* AIM OF THE EXERCISE
Below is a listing to copy exactly; no image goes into the copy.

* DATASET EXCERPTS
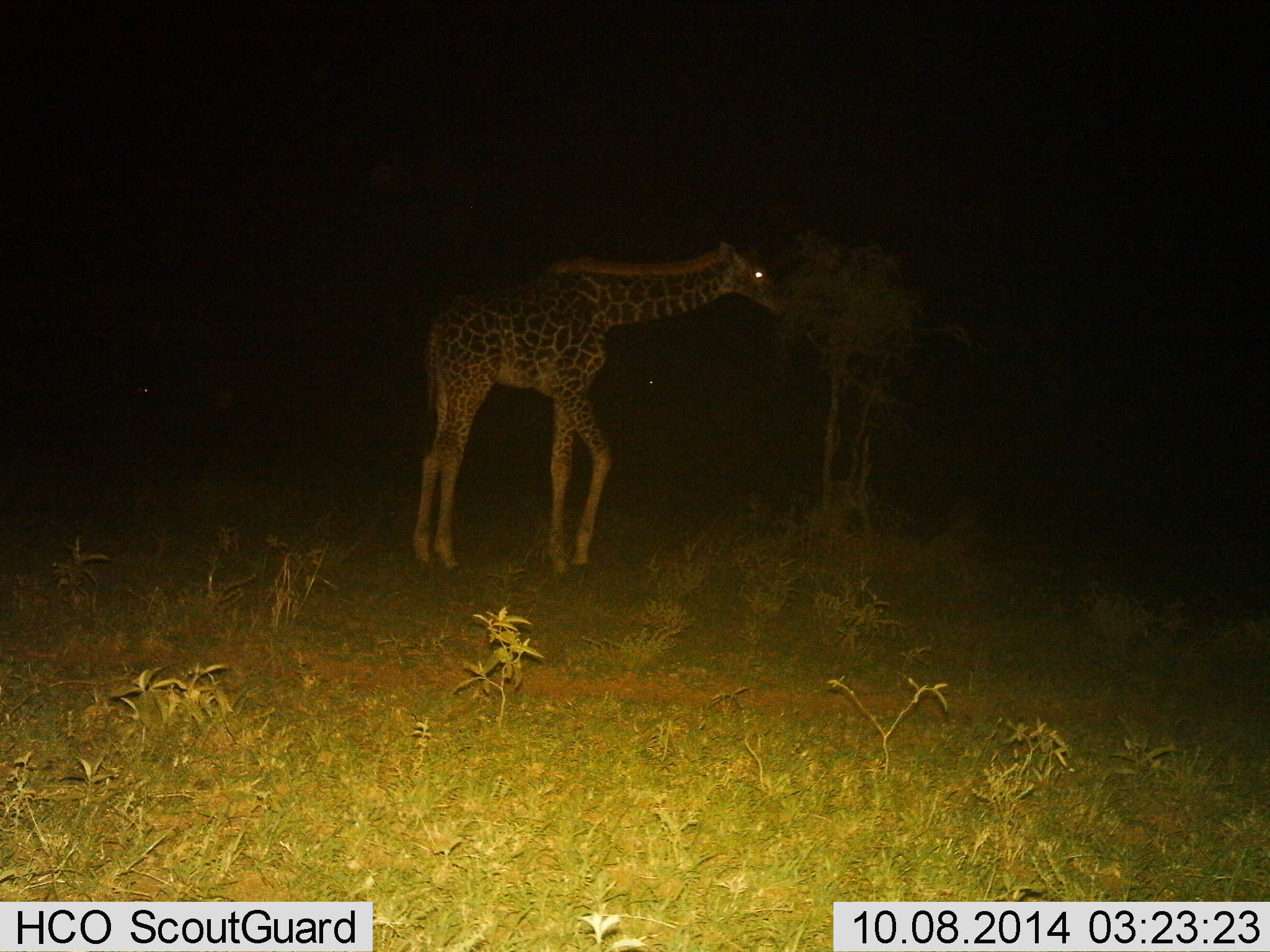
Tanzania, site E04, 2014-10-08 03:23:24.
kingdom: Animalia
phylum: Chordata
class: Mammalia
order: Artiodactyla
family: Giraffidae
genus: Giraffa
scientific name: Giraffa camelopardalis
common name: giraffe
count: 1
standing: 20%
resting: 0%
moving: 10%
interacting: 0%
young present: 20%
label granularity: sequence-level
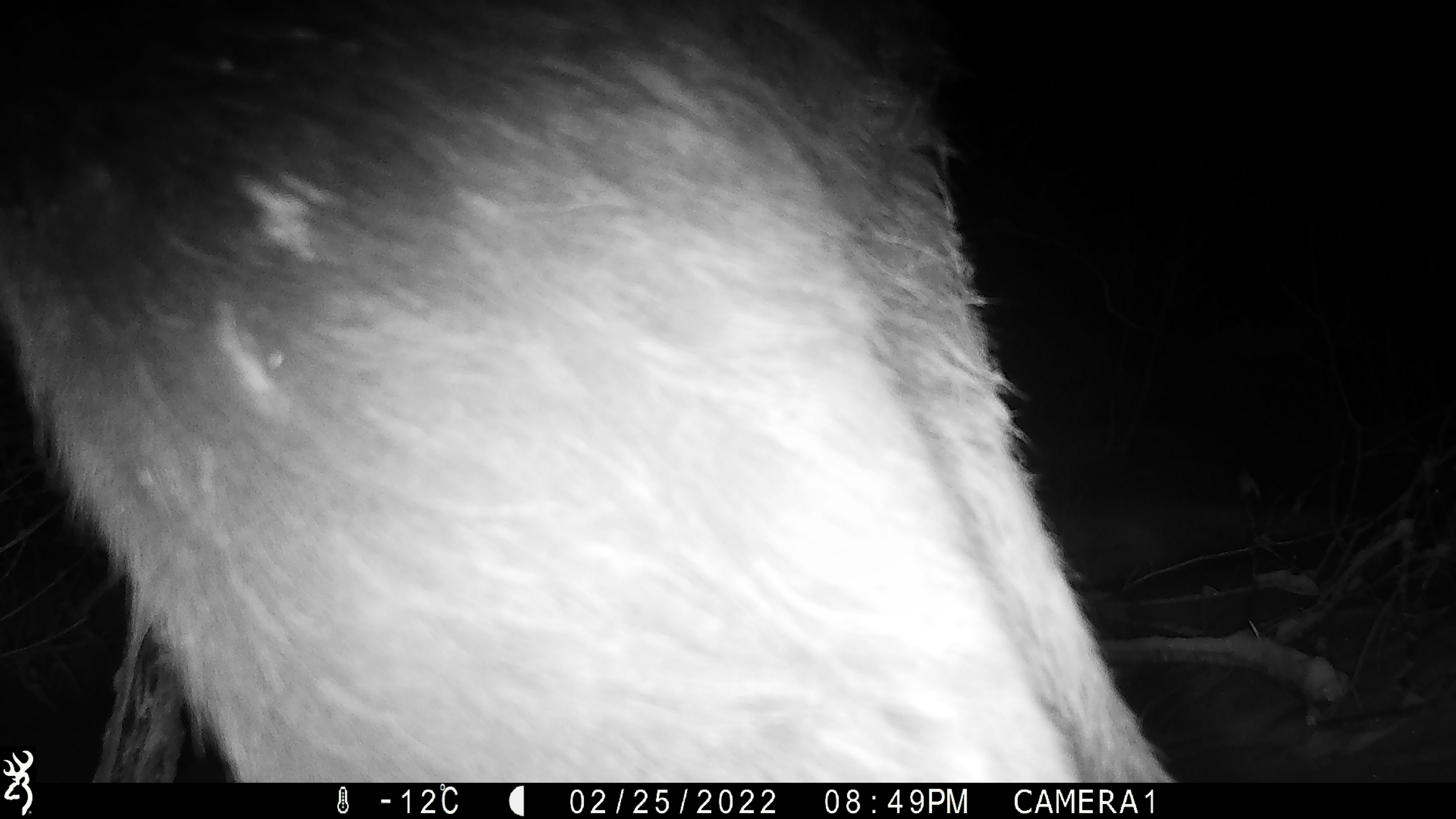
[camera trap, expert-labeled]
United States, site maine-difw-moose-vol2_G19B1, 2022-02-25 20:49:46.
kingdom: Animalia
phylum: Chordata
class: Mammalia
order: Artiodactyla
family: Cervidae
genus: Alces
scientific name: Alces alces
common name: moose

* ANSWER TO THIS TASK
Tanzania, site E04, 2014-10-08 03:23:24.
kingdom: Animalia
phylum: Chordata
class: Mammalia
order: Artiodactyla
family: Giraffidae
genus: Giraffa
scientific name: Giraffa camelopardalis
common name: giraffe
count: 1
standing: 20%
resting: 0%
moving: 10%
interacting: 0%
young present: 20%
label granularity: sequence-level
[camera trap, expert-labeled]
United States, site maine-difw-moose-vol2_G19B1, 2022-02-25 20:49:46.
kingdom: Animalia
phylum: Chordata
class: Mammalia
order: Artiodactyla
family: Cervidae
genus: Alces
scientific name: Alces alces
common name: moose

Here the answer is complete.